Bearish view
Sell the EUR/USD pair and set a take-profit at 1.1600.
Add a stop-loss at 1.1825.
Timeline: 1-2 days.
Bullish view
Buy the EUR/USD pair and set a take-profit at 1.1825.
Add a stop-loss at 1.1600.

The EUR/USD exchange rate tumbled this week as the US dollar rose amid the ongoing crisis in the Middle East. It also retreated as concerns about the European economy rose. It dropped to a low of 1.1700, its lowest level since January 22nd and 3.17% below the year-to-date high of 1.2083.
US Dollar Jumps as War Continues
The EUR/USD exchange rate retreated sharply as investors moved to the safety of the US dollar amid the ongoing crisis in the Middle East that has left hundreds of people dead.
The US dollar index rose to $98.50, its highest level since January 22nd. It has soared substantially from the year-to-date low of $95.56.
This price action was also boosted by the recent macro data. A report released on Friday showed that the US Producer Price Index (PPI) rose in January, raising concerns that inflation remains strong.
Another report by the Institute of Supply Management (ISM) showed that the manufacturing PMI rose to 52.4 in February. A similar report by S&P Global revealed that the PMI rose to 51.6 in February. A PMI figure of over 50 is a sign that an industry is growing.
Therefore, the strong PMI numbers and the ongoing war means that inflation will remain stubbornly high. Crude oil prices jumped to close to $80, while natural gas prices soared after Qatar closed a key plant.
The next key EUR/USD news will be the flash European consumer inflation, which will come out on Tuesday. Economists expect the data to show that annual inflation remained at 1.7%, while core inflation rose 2.2%.
The pair will also react to statements by top Federal Reserve officials like John Williams of New York Fed and Neel Kashkari of Minneapolis Federal Reserve.

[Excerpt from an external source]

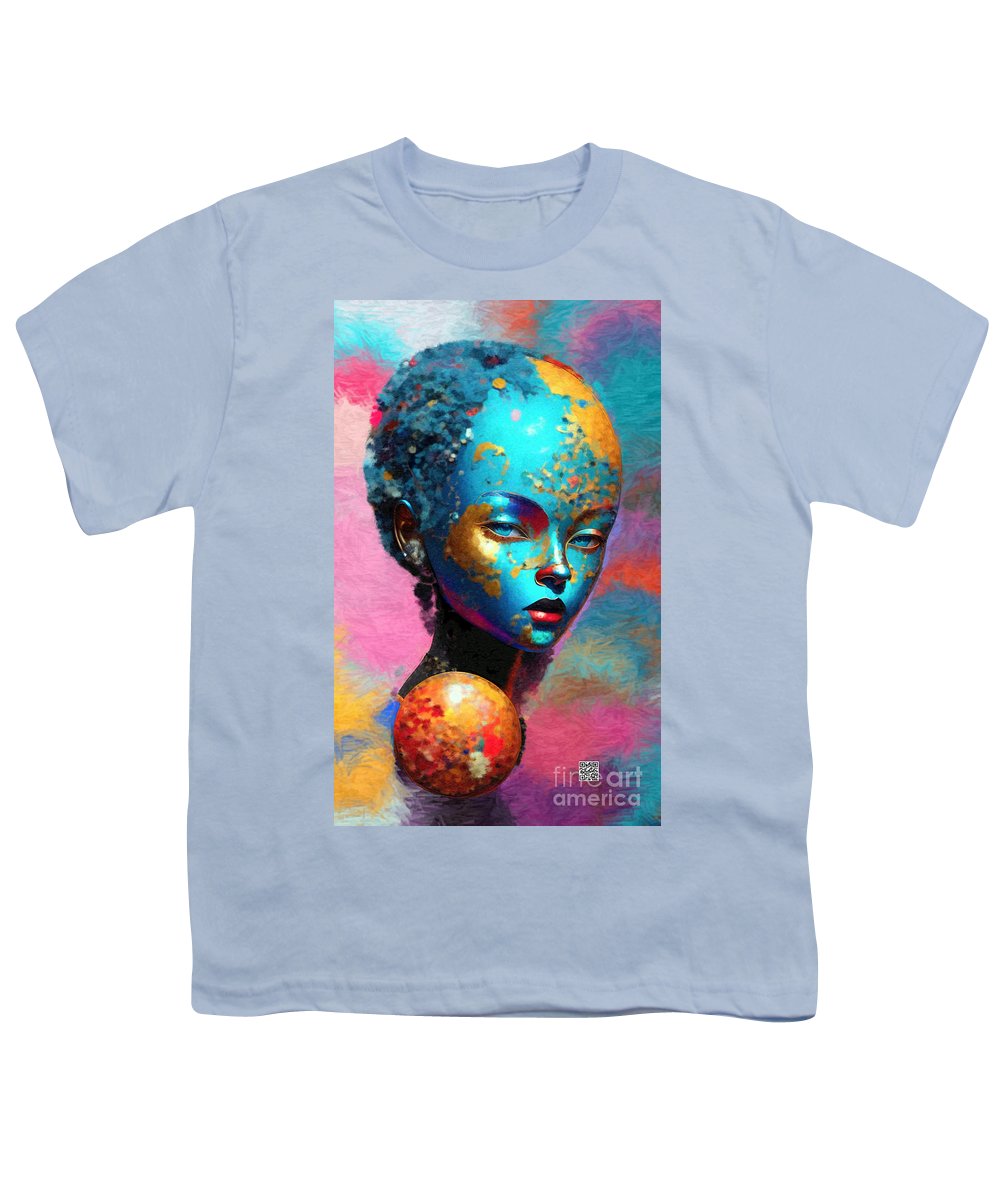 Mother Nature  - Youth T-Shirt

EUR/USD Technical Analysis
The daily timeframe chart shows that the EUR/USD pair has pulled back in the past few weeks, moving from a high of 1.2085 on January 27 to a low of 1.1662.

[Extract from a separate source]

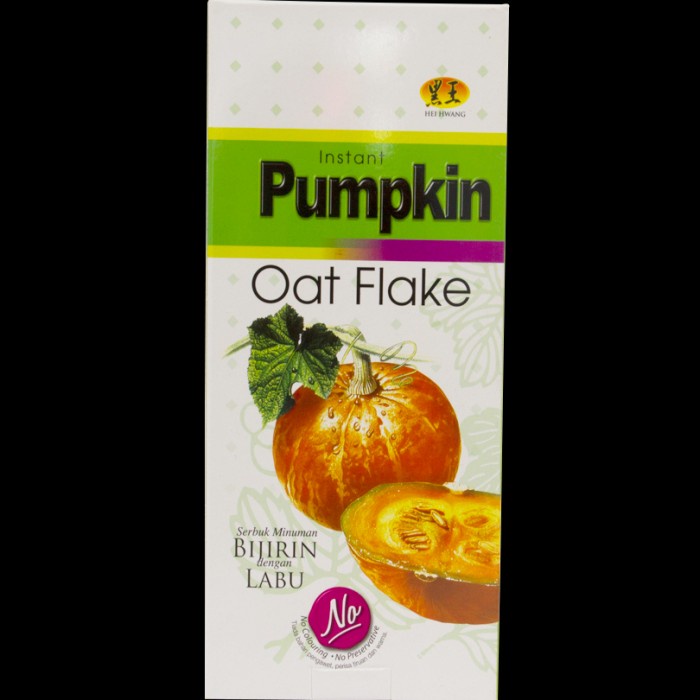 

Hei Hwang Pumpkin Oat Flaks 450gr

Its lowest level this week coincided with the ascending trendline, which connects the lowest swings on November 5 and 20th last year and its lowest point in January.
The pair was also trading at the 50-day Exponential Moving Average (EMA), while the Relative Strength Index (RSI) has slipped below the neutral point of 50.

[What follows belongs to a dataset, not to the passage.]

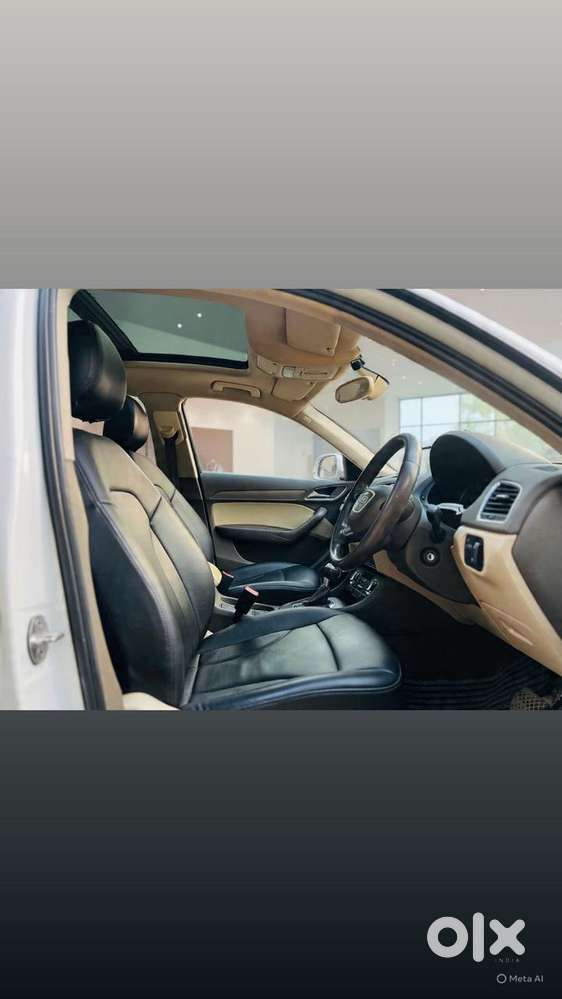 Audi Q3 2.0 Tdi Quattro, 2015, Diesel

Therefore, the pair will likely remain under pressure as the war goes on. More downside, potentially to the key support level at 1.1460 will be confirmed if it drops below the ascending trendline.
The alternative scenario is where it bounces back since it has settled at a key support level. If this happens, it may rebound to the key resistance level at 1.2000.